21 Ekim 2009 günü yapılan bir panelde ise İstanbul Barosu Başkanı Muammer Aydın, AB Brüksel Zirvesi Sonuç Bildirgesi’nin Başkanlık Fikirleri bölümünün ‘23. maddesi’ni katılımcıların dikkatine sunmuştu: “Müzakereler yalnız Türkiye ile değil diğer devletlerle de yapılabilecek, müzakereler esnasında Türkiye birkaç devlete bölünürse veya Güneydoğu bölgesinde bir Kürt Devleti kurulursa, yeni bir karara gerek olmaksızın onlarla da müzakereler yapılacaktır.” Türkiye’nin en çok üyesi olan barosunun başkanı bu alıntıyı aktardıktan sonra sözlerini şöyle tamamlamıştı: “Tehlikenin farkında ve bilincindeyiz.”

Muammer Aydın geç kalanlardan... Çünkü bu uydurma bildirge, 4-5 yıl kadar önce servise konmuş, o zaman da yine okumuş yazmış yüzlerce insan bu konuda birbirlerine mail atmışlar, AB’nin ‘alçaklığı’nı teşhir ederek birbirlerini uyarmışlardı.
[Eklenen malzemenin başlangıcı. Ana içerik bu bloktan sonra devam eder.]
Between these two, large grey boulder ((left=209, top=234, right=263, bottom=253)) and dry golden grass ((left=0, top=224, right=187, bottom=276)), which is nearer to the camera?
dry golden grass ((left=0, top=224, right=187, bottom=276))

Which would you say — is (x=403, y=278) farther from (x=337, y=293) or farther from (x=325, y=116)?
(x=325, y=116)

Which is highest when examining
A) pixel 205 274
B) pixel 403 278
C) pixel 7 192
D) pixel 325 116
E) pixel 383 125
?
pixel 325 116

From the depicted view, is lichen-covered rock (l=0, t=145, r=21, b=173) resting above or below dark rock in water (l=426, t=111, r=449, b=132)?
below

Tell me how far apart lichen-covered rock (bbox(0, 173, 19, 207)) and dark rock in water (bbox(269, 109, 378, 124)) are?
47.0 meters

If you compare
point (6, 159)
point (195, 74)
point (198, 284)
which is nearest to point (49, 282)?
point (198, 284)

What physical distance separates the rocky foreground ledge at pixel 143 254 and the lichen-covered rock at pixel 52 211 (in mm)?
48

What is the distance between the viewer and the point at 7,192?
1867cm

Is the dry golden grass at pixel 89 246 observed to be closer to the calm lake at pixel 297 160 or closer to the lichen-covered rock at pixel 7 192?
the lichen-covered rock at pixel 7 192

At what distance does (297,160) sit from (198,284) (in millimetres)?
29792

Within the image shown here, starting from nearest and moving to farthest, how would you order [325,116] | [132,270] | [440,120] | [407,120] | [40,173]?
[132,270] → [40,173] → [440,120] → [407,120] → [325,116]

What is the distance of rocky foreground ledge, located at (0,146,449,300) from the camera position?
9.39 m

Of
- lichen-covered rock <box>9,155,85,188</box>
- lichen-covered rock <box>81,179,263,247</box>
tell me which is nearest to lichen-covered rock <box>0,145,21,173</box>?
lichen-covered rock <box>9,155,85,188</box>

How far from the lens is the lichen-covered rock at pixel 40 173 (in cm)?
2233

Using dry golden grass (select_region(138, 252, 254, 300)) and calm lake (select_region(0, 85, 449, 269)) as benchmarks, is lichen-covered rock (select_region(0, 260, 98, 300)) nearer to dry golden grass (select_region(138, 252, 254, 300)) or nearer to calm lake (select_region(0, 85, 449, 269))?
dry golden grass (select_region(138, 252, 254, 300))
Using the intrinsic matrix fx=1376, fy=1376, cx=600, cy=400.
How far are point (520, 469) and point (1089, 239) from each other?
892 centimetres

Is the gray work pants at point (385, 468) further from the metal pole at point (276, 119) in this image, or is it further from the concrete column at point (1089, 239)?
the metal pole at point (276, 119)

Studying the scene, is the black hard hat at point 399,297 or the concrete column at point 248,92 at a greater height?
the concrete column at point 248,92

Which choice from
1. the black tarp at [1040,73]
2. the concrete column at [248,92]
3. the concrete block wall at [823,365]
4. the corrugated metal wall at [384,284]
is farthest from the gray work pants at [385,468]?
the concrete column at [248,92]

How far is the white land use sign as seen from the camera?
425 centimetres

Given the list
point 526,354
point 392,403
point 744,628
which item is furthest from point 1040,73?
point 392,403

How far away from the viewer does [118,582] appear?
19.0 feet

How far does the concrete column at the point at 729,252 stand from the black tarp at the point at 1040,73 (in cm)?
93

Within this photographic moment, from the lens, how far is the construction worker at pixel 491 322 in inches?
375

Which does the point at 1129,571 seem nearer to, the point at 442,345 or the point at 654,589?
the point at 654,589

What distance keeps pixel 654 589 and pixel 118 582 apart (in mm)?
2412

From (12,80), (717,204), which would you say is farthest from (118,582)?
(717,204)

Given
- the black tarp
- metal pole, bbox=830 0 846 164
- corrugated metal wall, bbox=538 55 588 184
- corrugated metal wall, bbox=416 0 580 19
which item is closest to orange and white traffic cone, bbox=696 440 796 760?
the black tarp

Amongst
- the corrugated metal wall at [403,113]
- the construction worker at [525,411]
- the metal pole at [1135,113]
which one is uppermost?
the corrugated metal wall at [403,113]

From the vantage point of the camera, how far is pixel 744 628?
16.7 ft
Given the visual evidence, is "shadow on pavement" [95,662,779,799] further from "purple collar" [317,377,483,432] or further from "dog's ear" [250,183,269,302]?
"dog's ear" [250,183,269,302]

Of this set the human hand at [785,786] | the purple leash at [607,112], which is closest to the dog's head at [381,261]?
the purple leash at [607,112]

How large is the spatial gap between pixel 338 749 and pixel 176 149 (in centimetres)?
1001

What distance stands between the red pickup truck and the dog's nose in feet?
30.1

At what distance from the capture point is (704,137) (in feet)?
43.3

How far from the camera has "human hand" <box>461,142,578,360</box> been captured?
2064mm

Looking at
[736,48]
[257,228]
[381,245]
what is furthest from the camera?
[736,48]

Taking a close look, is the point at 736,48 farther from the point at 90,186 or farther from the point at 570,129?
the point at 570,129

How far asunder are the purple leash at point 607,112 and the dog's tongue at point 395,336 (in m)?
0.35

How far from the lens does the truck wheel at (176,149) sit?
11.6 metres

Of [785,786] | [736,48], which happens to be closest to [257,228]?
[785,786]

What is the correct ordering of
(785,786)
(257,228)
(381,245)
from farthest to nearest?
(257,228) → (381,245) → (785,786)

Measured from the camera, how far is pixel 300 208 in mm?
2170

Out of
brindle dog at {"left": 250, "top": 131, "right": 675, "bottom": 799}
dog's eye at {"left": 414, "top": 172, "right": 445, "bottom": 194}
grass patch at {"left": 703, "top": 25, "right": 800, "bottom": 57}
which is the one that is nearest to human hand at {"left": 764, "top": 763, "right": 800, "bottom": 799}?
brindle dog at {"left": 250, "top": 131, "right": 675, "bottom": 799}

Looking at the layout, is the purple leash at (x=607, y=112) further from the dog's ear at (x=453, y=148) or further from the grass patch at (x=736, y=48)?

AB yetkilileri giderek yaygınlaşan bu saçma haber üretimini çok açık bir dille yalanlamak gereğini duymuşlar ve 23. madde ile ilgili yazılanların ‘akıl ötesi bir uydurma’ olduğuna dikkat çekmişlerdi. Muammer Aydın, 2009 yılında böyle bir konuşma yapma gereğini duyduğuna göre, sadece uydurulan maddeye inanmakla kalmıyor, üretilen kurguyu ve yaşanan süreci 4-5 sene geriden takip ettiğini de belli ediyor.

***

Bu üç örnek (ki buna benzer sayısız örnek bulmak mümkün), belirli bir toplumsal grubun ruh halini özetleyen örnekler... Normal bir insan beyninin asla inanmaması gereken absürdlükte yalanlar uyduruluyor ve küçücük bir araştırmayla bu yalanların ortaya çıkarılması mümkün. Buna rağmen, inanmayı tercih eden, kendisini ve çevresini ‘gaza getirmek’ten zevk alan (ve gaza geldikten sonra frene basmayı da unutan) bir kitle, bu ‘renkli yalanlar’a her seferinde sazan gibi atlıyor.

En dikkate değer olan nokta bu kitlenin eğitim düzeyi, statüsü, kariyeri vb. yönünden önemli noktalara gelmiş olan insanları içeriyor olması.

Bir okumuş insan, AB gibi bir kurumun resmi belgesinde ‘Türkiye bölünüp Kürdistan kurulacak’ gibi bir ifadenin yer aldığına inanıyor. Bir diğeri, Başbakan’ın “Bundan sonra devlet dairelerinde ‘hayır’ sözcüğünü yasaklıyorum” yazabileceğini aklına sığdırabiliyor.

Bu nasıl bir düşünce sistematiğidir ki; eğitim, statü ve kariyer sahibi bireyler de dahil çok ciddi bir insan kitlesini sürekli olarak akıl ötesi düşünce tarzına doğru yönlendiriyor?

Bunları bir psikologla, sosyologla, psikiyatristle konuşmak isterim... Ama bu meslek gruplarının içinde de benzer kurguları ciddiye alanları gördüğüm için böyle bir konuşmadan verimli bir sonucun çıkmayacağı kaygısını taşıyorum.